Companion planting /intercropping

Companion Planting Mechanisms” diagram by Chiswick Chap, CC BY-SA 4.0, via Wikimedia Commons.

Companion planting is a method of planting groups of different plants together in a mutually beneficial way. These plantings can contain both annual and perennial crops, and can be used in various forms of agriculture, including home gardens, market gardening, agroforestry, orchards, and food-forests. The most well-known example is the “three sisters” (corn, beans, and squash) with origins in Indigenous Mesoamerica (Klopotek et al., 2023). In the three sisters, corn provides a structure, beans provide nitrogen fixation to increase soil fertility, and squash provides a ground cover layer that shades the soil, retaining moisture.

In a companion planted garden there can be multiple interactions between plants, the soil, microorganisms, and their environment (Reddy, 2017). These are often complex, but essentially constitute a planted ecosystem in which all the components are supporting the health and vitality of one another.
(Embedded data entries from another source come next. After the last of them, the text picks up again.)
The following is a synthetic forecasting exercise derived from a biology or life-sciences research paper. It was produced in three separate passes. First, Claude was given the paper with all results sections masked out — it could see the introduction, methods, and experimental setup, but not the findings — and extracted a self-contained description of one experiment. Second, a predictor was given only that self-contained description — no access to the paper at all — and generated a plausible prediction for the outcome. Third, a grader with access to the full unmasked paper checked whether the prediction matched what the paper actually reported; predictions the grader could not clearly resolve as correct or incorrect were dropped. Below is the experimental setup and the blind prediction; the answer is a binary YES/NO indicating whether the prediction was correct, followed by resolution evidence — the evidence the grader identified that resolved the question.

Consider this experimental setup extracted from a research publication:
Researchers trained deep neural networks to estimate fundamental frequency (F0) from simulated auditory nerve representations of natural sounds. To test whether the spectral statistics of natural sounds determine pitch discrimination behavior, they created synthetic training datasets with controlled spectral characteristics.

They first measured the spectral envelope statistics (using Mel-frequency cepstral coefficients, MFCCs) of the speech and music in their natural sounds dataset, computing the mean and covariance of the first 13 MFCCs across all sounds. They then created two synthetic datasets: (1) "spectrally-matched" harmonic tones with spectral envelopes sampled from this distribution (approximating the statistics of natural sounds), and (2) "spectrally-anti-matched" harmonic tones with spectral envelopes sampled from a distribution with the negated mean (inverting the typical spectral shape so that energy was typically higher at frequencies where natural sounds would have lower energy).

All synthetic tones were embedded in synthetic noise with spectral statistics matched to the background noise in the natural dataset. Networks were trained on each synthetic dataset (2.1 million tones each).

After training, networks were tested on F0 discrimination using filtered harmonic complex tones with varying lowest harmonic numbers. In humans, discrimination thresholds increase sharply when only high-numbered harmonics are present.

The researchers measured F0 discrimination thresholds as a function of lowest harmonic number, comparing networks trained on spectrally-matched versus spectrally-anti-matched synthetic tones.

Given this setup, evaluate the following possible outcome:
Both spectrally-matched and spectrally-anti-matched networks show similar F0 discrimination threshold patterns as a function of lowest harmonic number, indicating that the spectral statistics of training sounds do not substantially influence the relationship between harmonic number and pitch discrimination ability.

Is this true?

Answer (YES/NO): NO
Companion planting is an umbrella term that encompasses several different methodologies. These include:

  • Annual companion planting: Planting two or more annual plants (usually herbs and vegetable crops) together in the same space for mutual benefits.
  • Intercropping: Planting a row or bed of a companion species between the main crop.
  • Trap cropping: Planting a crop attractive to pests, for the benefit of the main crop. The concentration of pests can then be managed accordingly (such as physical removal of the trap crop and pest).
  • Push-pull strategies: Push-pull plantings include a pest repelling (push) plant and a pest attracting trap (pull) plant.
  • Alley cropping: Planting a diverse system of trees, shrubs, herbs, and annual plants together in long rows.
  • Agroforestry: Planting a main tree crop or crops together with a productive or supporting understory layer of perennial and annual crops, shrubs, and herbs. A planting which is modelled from a natural forest system.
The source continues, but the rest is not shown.